EXERCISE DESCRIPTION: Could you return the passage below about Cañon City and its prisons word for word, in full?
======== SOURCE EXTRACT
Many prisoners at ADX Florence develop psychosis due to a lack of even the most basic forms of interaction. The supermax prison is an extreme place, and its location in Fremont County intensifies the stigma that this area experiences. Prison Valley and Prison City are both nicknames that this area has been saddled with. Between the eleven prisons found here, there are almost 9,000 available inmate beds. The population of prisoners is typically under capacity, but if filled, their numbers would be equivalent to about 40 percent of the population of Florence and Cañon City put together.
The people who live here walk a fine line between not wishing to be defined by the prisons, while also acknowledging the impossibility of separating their economy and culture from these institutions.
A visit to the Museum of Colorado Prisons, which is located next to the Colorado Territorial Prison in what used to be the Colorado Women’s Correctional Institution, concretely demonstrates these links. From the inmate band that used to play in the annual Music and Blossom Festival Parade to Woodpecker Hill, an area in the local cemetery where unclaimed inmate bodies are buried, life in Cañon City has always been tied to the prisons located there.
Taylor Ford, a local student at Pueblo Community College, has lived in Cañon City for most of her life. Although Ford doesn’t work for the any of the prisons herself, her father has worked for the Department of Corrections in the juvenile detention facility. This one degree of separation is common in the area, where so many jobs are provided by the penal institutions. However, in no way does Ford feel defined by these institutions.
“For me [they’re] just there,” she said. “While most other schools in Colorado practice fire drills, tornado drills, and stuff like that, we practice lockdown drills. It’s just become a part of life.”
Like any other part of life, the prisons are something that people learn to live with. Almost more difficult for residents is the stigma that is placed on the area due to their presence.
================
======== RECORDS SUPPLIED
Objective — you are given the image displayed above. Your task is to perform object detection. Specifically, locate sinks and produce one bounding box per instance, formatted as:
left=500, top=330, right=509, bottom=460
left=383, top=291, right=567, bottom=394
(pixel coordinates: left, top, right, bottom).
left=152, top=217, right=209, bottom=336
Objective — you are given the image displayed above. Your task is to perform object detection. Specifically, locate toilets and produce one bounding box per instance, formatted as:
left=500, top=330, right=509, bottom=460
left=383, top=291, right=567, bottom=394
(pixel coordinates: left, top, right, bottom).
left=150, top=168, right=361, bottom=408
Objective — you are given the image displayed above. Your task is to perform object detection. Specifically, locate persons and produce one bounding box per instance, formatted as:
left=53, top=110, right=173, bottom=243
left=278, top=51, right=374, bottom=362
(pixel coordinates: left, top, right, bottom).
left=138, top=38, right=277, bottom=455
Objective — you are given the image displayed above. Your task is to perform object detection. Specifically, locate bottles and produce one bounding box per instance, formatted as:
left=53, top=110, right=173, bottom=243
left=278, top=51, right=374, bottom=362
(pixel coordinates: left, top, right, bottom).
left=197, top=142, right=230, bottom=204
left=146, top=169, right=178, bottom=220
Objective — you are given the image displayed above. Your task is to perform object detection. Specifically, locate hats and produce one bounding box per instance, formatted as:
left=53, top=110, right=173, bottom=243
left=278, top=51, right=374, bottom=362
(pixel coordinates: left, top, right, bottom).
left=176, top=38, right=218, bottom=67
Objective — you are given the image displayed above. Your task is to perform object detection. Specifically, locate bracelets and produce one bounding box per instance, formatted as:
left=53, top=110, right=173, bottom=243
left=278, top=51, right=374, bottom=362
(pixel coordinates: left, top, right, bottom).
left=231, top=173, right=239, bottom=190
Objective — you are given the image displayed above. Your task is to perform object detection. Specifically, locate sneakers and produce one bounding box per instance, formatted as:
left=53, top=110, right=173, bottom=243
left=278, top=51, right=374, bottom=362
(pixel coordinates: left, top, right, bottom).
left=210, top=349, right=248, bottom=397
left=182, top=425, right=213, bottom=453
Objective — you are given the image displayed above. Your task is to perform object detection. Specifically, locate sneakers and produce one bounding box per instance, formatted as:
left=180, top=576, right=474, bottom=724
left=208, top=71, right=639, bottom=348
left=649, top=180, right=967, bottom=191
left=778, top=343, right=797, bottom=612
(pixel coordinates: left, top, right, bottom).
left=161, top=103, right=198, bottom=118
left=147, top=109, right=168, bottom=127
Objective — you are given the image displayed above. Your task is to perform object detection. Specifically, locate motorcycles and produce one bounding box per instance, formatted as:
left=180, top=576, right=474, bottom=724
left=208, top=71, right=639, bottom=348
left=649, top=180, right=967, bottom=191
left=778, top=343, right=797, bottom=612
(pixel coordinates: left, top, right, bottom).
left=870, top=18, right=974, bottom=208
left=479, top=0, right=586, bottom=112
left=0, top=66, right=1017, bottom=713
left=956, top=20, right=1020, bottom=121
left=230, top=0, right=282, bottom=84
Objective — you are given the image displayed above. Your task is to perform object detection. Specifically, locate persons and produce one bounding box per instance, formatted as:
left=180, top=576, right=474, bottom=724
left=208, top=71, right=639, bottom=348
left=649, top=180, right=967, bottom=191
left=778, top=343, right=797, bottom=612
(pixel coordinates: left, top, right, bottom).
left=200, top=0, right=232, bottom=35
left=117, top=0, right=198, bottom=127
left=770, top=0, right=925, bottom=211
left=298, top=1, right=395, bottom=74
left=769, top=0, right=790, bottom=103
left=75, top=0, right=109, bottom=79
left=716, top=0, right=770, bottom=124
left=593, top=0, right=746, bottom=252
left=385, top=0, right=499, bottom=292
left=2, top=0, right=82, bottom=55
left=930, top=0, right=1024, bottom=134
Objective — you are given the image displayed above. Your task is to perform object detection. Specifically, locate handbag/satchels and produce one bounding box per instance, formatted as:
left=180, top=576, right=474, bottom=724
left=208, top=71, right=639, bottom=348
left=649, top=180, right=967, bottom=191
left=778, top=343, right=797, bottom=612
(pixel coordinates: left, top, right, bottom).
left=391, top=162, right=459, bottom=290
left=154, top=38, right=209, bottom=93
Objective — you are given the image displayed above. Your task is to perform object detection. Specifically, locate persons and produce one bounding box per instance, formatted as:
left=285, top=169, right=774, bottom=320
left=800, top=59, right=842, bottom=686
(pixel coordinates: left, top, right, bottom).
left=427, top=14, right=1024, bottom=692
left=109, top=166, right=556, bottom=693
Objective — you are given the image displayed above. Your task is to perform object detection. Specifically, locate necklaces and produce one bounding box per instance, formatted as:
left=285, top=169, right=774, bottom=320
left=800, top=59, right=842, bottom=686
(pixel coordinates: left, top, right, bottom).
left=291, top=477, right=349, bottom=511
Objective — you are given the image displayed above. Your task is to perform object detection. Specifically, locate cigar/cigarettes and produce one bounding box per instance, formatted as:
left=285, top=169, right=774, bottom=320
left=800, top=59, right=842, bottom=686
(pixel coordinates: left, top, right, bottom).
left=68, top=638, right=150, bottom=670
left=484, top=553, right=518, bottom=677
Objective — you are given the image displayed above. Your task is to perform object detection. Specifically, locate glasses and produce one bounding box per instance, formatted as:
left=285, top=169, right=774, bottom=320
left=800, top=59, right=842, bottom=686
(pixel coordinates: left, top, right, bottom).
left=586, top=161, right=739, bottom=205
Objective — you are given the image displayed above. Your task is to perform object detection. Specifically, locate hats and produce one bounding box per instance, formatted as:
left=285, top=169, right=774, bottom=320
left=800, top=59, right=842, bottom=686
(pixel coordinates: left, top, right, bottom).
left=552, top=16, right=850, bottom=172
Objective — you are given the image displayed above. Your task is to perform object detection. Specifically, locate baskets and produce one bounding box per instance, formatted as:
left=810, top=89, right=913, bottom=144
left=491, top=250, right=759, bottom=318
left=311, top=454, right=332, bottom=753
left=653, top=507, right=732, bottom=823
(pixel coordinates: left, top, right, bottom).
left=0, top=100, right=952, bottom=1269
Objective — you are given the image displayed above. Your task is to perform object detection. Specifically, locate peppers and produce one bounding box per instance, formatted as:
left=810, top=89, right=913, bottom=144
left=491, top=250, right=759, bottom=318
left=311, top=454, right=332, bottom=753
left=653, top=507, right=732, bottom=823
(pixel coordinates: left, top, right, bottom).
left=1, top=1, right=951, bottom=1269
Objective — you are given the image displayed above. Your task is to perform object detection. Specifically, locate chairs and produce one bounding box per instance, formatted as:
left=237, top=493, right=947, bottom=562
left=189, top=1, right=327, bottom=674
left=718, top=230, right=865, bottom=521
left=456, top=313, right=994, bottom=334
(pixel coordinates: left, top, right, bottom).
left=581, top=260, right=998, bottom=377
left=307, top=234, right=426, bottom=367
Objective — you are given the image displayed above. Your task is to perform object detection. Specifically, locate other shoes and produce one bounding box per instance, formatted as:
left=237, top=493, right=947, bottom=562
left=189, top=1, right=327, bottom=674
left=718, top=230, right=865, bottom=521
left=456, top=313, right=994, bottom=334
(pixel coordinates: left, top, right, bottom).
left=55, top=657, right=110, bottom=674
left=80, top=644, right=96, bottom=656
================
PROBLEM SOLUTION:
Many prisoners at ADX Florence develop psychosis due to a lack of even the most basic forms of interaction. The supermax prison is an extreme place, and its location in Fremont County intensifies the stigma that this area experiences. Prison Valley and Prison City are both nicknames that this area has been saddled with. Between the eleven prisons found here, there are almost 9,000 available inmate beds. The population of prisoners is typically under capacity, but if filled, their numbers would be equivalent to about 40 percent of the population of Florence and Cañon City put together.
The people who live here walk a fine line between not wishing to be defined by the prisons, while also acknowledging the impossibility of separating their economy and culture from these institutions.
A visit to the Museum of Colorado Prisons, which is located next to the Colorado Territorial Prison in what used to be the Colorado Women’s Correctional Institution, concretely demonstrates these links. From the inmate band that used to play in the annual Music and Blossom Festival Parade to Woodpecker Hill, an area in the local cemetery where unclaimed inmate bodies are buried, life in Cañon City has always been tied to the prisons located there.
Taylor Ford, a local student at Pueblo Community College, has lived in Cañon City for most of her life. Although Ford doesn’t work for the any of the prisons herself, her father has worked for the Department of Corrections in the juvenile detention facility. This one degree of separation is common in the area, where so many jobs are provided by the penal institutions. However, in no way does Ford feel defined by these institutions.
“For me [they’re] just there,” she said. “While most other schools in Colorado practice fire drills, tornado drills, and stuff like that, we practice lockdown drills. It’s just become a part of life.”
Like any other part of life, the prisons are something that people learn to live with. Almost more difficult for residents is the stigma that is placed on the area due to their presence.